Utah HOA Case Law
Non-exhaustive Compilation
CENTENNIAL POINTE OWNERS' ASSOCIATION; and LEBR Associates, LLC,
Plaintiffs, Appellees, and Cross-appellants,
v.
Myriam ONYEABOR,
Defendant, Appellant, and Cross-appellee.
2009 UT App 325, No. 20070851-CA
Court of Appeal of Utah
November 13, 2009
Not For Official Publication*
Case Summary by Curtis G. Kimble:
*See CGK Case Note in Three Fountains v. Leigh regarding unpublished
opinions (such as this one).
Association not awarded any fines or penalties
against since they are not damages which have been sustained and suffered by Association
due to Onyeabor's breach. Late fees and
fine provisions in the nature of a liquidated damages provision will not be
enforced if they impose arbitrary penalties bearing no reasonable relationship
to the actual damages suffered by the nonbreaching party.
A developer acted within the scope of its
authority when it unilaterally amended the CC&Rs to clarify easements and
the common areas. The original documents granted such authority “to correct any
technical errors or to clarify any provision to more fully express the intent”
of the developer, until all lots had been sold. The owner's lot was clearly
subject to the covenants and restrictions set forth in the original documents.
Further, the owner had constructive notice as to the developer's rights because
her special warranty deed explained the state of her title and referenced “restrictions
of record.”
☆ ☆ ☆ ☆ ☆
→ **Given request 1**:
According to the case summary, why did the owner have constructive notice of the developer's rights?
→ **Given request 2**:
In the case summary, reproduce the passage that begins at the words "2009 UT App" and stops after "the nonbreaching party.", changing "nonbreaching party" to "injured party".

→ **Record excerpts**:
☆ ☆ ☆ ☆ ☆
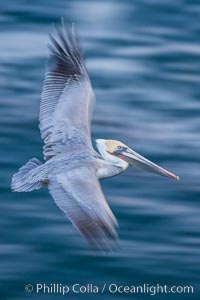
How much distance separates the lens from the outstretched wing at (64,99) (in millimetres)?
7867

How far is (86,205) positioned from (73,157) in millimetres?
738

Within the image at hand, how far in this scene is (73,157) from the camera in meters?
7.50

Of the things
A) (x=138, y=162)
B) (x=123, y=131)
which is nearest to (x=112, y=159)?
(x=138, y=162)

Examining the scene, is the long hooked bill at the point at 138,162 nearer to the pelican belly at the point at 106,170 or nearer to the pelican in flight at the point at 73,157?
the pelican in flight at the point at 73,157

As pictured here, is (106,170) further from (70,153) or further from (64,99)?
(64,99)

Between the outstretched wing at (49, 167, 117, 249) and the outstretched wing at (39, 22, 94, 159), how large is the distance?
584 mm

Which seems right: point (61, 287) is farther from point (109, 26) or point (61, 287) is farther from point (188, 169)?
point (109, 26)

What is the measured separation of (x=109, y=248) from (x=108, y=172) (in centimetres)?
121

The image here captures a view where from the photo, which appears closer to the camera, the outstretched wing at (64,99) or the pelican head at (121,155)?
the outstretched wing at (64,99)

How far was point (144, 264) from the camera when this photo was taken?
28.6 ft

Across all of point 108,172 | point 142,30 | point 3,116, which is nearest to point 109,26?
point 142,30

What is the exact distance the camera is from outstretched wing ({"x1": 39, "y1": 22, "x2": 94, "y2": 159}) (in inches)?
310

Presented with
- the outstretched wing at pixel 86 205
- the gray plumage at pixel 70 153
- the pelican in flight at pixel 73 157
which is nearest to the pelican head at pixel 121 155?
the pelican in flight at pixel 73 157

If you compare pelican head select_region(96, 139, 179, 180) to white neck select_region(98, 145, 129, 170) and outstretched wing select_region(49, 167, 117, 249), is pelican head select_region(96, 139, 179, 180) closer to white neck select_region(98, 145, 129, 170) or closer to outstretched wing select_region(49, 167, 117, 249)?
white neck select_region(98, 145, 129, 170)
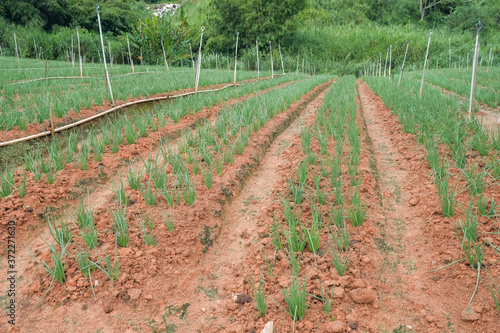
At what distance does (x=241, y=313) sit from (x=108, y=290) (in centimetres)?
81

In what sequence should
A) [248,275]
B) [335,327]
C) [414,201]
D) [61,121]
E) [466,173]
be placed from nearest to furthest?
1. [335,327]
2. [248,275]
3. [466,173]
4. [414,201]
5. [61,121]

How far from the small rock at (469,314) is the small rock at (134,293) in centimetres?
175

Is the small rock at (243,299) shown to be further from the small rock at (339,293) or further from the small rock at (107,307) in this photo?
the small rock at (107,307)

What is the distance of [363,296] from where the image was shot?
5.71 ft

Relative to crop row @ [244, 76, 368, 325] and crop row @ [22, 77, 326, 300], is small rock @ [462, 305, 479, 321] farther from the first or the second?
crop row @ [22, 77, 326, 300]

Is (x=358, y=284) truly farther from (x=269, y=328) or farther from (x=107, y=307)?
(x=107, y=307)

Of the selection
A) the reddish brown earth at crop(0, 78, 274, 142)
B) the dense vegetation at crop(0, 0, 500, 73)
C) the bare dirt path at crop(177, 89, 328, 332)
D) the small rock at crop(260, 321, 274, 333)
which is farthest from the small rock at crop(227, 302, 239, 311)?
the dense vegetation at crop(0, 0, 500, 73)

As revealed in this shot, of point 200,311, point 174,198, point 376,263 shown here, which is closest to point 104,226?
point 174,198

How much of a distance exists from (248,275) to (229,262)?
27 cm

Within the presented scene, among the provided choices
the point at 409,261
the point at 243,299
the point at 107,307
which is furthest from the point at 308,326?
the point at 107,307

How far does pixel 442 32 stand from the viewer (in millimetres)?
27406

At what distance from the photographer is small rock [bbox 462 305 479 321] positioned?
1.59 metres

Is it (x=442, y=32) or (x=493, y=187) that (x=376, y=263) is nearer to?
(x=493, y=187)

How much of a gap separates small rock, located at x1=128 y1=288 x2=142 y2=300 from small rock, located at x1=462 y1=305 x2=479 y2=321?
1.75 meters
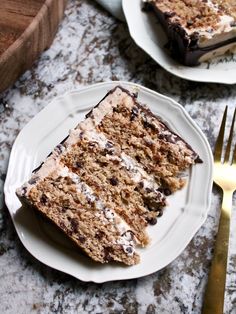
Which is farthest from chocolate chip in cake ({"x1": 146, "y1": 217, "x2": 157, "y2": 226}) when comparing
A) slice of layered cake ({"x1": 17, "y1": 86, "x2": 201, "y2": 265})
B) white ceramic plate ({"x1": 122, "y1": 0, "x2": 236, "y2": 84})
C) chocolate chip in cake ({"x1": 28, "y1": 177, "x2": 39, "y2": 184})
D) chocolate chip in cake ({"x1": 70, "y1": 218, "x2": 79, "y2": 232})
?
white ceramic plate ({"x1": 122, "y1": 0, "x2": 236, "y2": 84})

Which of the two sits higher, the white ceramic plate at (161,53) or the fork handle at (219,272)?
the white ceramic plate at (161,53)

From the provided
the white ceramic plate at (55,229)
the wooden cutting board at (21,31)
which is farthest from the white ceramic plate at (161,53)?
the wooden cutting board at (21,31)

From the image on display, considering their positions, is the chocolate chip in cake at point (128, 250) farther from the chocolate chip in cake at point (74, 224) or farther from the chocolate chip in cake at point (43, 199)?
the chocolate chip in cake at point (43, 199)

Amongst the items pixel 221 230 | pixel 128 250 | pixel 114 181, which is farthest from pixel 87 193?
pixel 221 230

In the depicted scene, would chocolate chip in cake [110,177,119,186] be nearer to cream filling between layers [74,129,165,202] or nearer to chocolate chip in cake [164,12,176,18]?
cream filling between layers [74,129,165,202]

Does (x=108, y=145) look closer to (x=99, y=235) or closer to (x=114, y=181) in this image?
(x=114, y=181)

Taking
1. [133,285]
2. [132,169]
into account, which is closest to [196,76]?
[132,169]

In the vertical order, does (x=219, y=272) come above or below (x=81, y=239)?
below
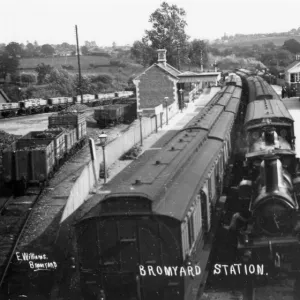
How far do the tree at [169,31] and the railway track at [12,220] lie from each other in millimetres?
51161

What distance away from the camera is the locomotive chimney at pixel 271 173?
40.1ft

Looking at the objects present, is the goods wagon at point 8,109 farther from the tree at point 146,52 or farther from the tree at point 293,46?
the tree at point 293,46

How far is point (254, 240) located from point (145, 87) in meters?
34.3

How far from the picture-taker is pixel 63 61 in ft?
338

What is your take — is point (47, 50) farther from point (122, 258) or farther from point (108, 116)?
point (122, 258)

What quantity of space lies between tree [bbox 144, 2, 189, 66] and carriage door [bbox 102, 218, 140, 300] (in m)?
61.1

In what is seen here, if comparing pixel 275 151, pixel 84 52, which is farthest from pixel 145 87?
pixel 84 52

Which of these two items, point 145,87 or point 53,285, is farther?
point 145,87

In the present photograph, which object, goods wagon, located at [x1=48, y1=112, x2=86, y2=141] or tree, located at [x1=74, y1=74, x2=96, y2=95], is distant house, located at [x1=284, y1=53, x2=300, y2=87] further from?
tree, located at [x1=74, y1=74, x2=96, y2=95]

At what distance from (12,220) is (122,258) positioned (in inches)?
370

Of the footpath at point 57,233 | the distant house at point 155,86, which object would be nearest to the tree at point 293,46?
the distant house at point 155,86

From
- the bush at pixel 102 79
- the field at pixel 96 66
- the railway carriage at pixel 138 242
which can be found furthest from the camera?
the field at pixel 96 66

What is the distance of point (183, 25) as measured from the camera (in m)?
68.8

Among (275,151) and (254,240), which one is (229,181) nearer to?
(275,151)
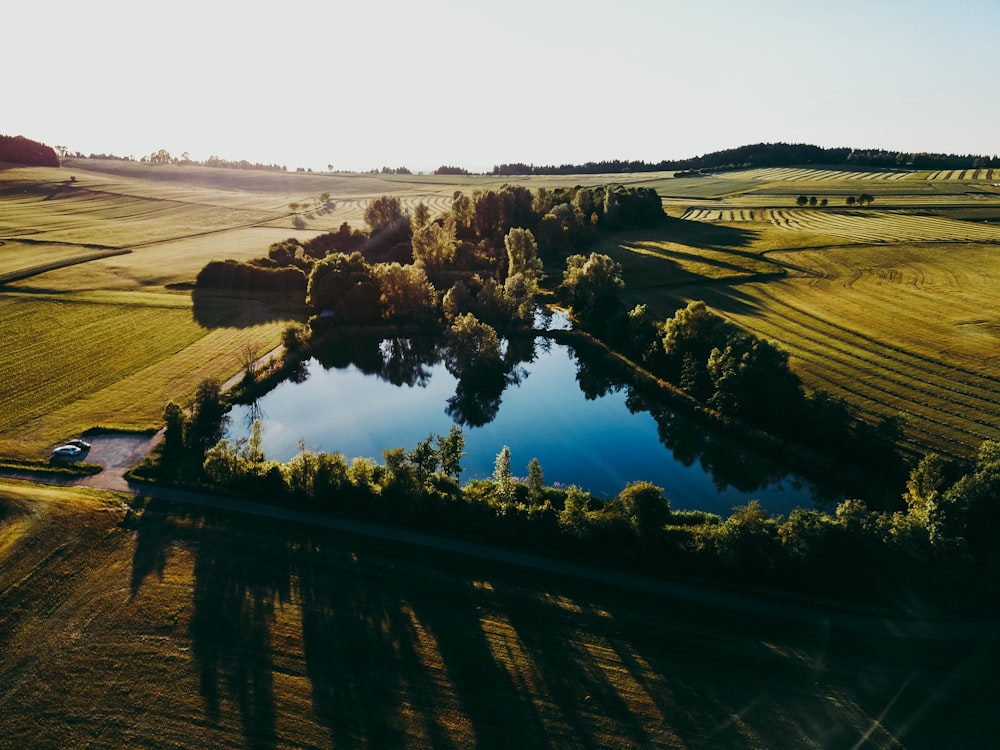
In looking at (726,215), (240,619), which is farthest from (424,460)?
(726,215)

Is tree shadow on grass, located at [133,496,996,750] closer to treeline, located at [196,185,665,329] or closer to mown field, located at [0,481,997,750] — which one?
mown field, located at [0,481,997,750]

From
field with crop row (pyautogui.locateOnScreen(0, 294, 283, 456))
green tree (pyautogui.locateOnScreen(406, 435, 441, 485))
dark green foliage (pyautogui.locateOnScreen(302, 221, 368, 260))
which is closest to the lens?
green tree (pyautogui.locateOnScreen(406, 435, 441, 485))

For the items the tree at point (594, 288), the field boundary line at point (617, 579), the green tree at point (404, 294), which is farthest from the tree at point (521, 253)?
the field boundary line at point (617, 579)

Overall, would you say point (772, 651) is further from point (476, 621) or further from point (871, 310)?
point (871, 310)

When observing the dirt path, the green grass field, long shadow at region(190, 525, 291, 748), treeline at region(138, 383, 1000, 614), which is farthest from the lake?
Result: long shadow at region(190, 525, 291, 748)

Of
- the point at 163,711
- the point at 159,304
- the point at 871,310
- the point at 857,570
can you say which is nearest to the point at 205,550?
the point at 163,711

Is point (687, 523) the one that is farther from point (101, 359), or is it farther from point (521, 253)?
point (101, 359)
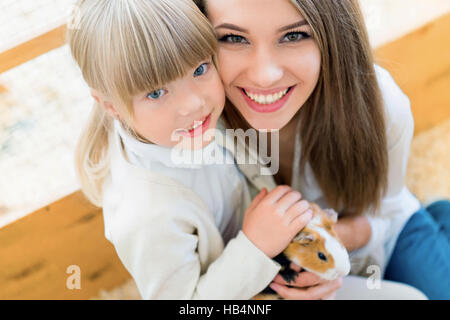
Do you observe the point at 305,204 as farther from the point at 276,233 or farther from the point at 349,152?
the point at 349,152

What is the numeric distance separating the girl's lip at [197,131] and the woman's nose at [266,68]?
0.34 ft

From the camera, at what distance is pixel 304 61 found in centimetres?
80

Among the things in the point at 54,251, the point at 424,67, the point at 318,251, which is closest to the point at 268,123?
the point at 318,251

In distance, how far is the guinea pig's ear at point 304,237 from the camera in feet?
2.83

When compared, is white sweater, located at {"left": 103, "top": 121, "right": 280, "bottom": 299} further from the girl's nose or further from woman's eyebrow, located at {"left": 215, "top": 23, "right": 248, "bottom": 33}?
woman's eyebrow, located at {"left": 215, "top": 23, "right": 248, "bottom": 33}

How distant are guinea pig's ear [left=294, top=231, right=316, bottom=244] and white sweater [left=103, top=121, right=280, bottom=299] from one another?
67mm

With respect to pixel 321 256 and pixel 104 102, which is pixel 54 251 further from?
pixel 321 256

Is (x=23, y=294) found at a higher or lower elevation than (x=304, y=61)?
lower

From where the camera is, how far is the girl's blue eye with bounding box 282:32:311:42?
0.79 metres

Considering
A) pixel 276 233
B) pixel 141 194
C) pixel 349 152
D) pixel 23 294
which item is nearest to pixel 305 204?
pixel 276 233

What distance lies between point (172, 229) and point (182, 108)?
23 centimetres

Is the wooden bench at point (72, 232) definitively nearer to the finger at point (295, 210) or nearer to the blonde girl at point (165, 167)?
the blonde girl at point (165, 167)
☆ ☆ ☆ ☆ ☆
→ **Written solution 1**:
She had constructive notice because her special warranty deed explained the state of her title and referenced "restrictions of record."

→ **Written solution 2**:
2009 UT App 325, No. 20070851-CA
Court of Appeal of Utah
November 13, 2009
Not For Official Publication*
Case Summary by Curtis G. Kimble:
*See CGK Case Note in Three Fountains v. Leigh regarding unpublished
opinions (such as this one).
Association not awarded any fines or penalties
against since they are not damages which have been sustained and suffered by Association
due to Onyeabor's breach. Late fees and
fine provisions in the nature of a liquidated damages provision will not be
enforced if they impose arbitrary penalties bearing no reasonable relationship
to the actual damages suffered by the injured party.